- [STATED EXERCISE]
Copy the stretch from the line containing "at 579,714 instead?" through the end of the items, reproducing each line exactly.

- [DATA ROWS]
- - - -

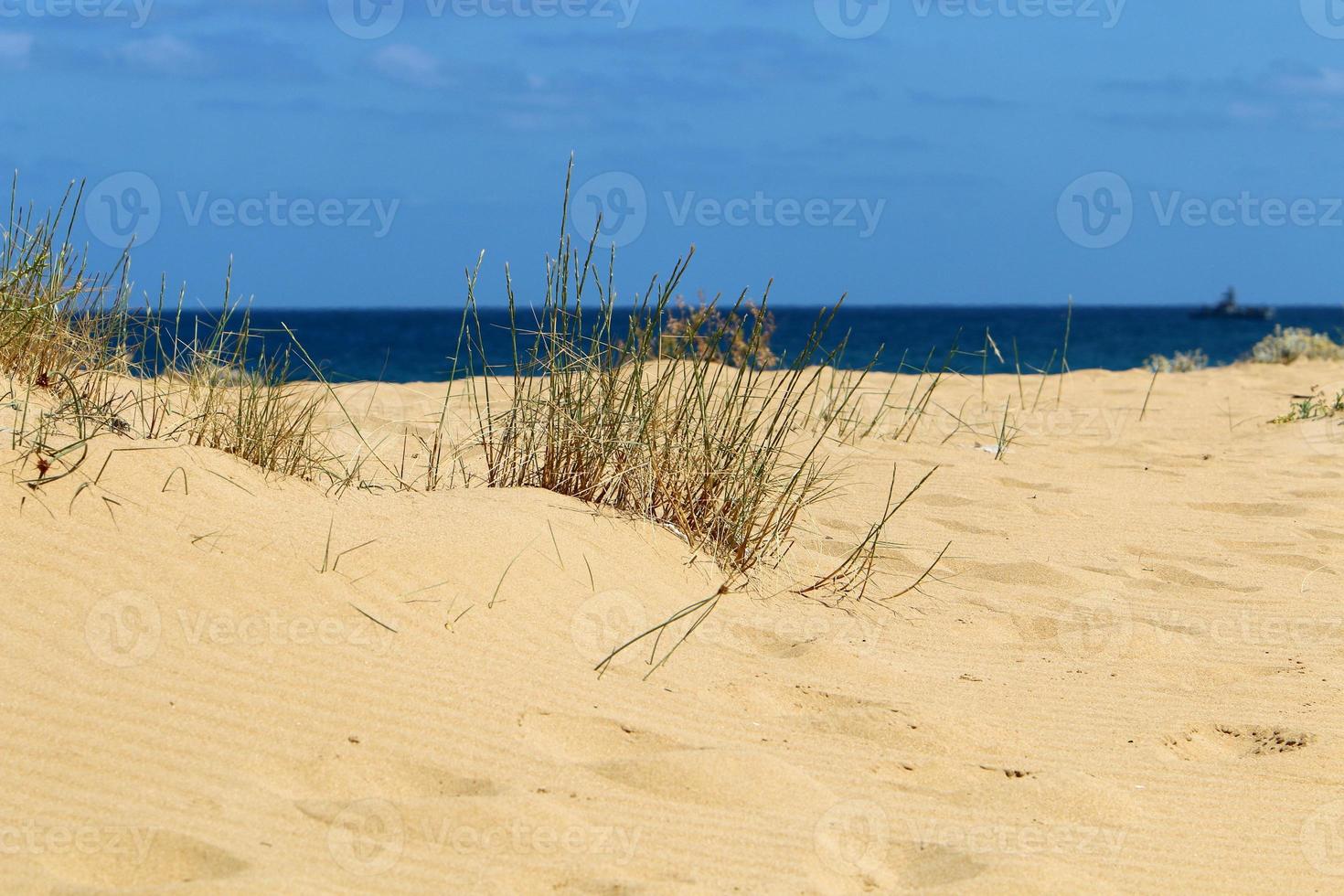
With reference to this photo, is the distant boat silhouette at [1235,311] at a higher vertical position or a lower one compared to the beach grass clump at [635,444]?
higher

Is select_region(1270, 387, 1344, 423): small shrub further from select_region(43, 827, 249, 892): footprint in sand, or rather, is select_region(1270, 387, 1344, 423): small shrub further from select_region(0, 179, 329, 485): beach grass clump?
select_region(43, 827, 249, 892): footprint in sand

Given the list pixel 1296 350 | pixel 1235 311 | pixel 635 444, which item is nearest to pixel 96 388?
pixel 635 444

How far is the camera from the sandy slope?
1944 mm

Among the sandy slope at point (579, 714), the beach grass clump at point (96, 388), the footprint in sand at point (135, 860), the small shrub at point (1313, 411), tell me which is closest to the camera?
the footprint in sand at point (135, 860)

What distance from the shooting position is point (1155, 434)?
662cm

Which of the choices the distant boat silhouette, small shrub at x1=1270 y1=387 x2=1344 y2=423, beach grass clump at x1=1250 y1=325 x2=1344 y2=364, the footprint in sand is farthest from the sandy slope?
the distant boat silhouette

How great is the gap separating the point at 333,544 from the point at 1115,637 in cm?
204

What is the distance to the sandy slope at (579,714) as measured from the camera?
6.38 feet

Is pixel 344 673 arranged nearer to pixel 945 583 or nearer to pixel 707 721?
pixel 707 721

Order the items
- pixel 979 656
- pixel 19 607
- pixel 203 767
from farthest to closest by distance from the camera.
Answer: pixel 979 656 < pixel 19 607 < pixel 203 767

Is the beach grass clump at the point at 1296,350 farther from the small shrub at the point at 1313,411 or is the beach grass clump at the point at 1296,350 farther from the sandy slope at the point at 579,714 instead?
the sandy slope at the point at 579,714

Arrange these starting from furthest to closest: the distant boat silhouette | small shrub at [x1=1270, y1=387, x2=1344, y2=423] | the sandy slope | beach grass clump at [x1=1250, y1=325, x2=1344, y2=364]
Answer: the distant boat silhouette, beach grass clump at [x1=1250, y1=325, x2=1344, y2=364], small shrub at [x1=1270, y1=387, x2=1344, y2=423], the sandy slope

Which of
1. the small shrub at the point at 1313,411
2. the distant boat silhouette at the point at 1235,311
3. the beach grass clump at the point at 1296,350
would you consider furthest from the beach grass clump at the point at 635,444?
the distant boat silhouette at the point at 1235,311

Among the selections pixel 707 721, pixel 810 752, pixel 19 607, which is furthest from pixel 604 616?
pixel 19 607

- - - -

- [CORRECT ANSWER]
Is the beach grass clump at the point at 1296,350 farther from the small shrub at the point at 1313,411 or is the beach grass clump at the point at 1296,350 farther from the sandy slope at the point at 579,714 instead?
the sandy slope at the point at 579,714

Arrange these starting from furthest to closest: the distant boat silhouette | small shrub at [x1=1270, y1=387, x2=1344, y2=423] | the sandy slope | beach grass clump at [x1=1250, y1=325, x2=1344, y2=364]
Answer: the distant boat silhouette, beach grass clump at [x1=1250, y1=325, x2=1344, y2=364], small shrub at [x1=1270, y1=387, x2=1344, y2=423], the sandy slope

Which of
1. the small shrub at the point at 1313,411
2. the distant boat silhouette at the point at 1235,311
3. the beach grass clump at the point at 1296,350
would you consider furthest from the beach grass clump at the point at 635,444?
the distant boat silhouette at the point at 1235,311

Among the selections pixel 707 721, pixel 810 752, pixel 19 607, which is furthest from pixel 604 616?
pixel 19 607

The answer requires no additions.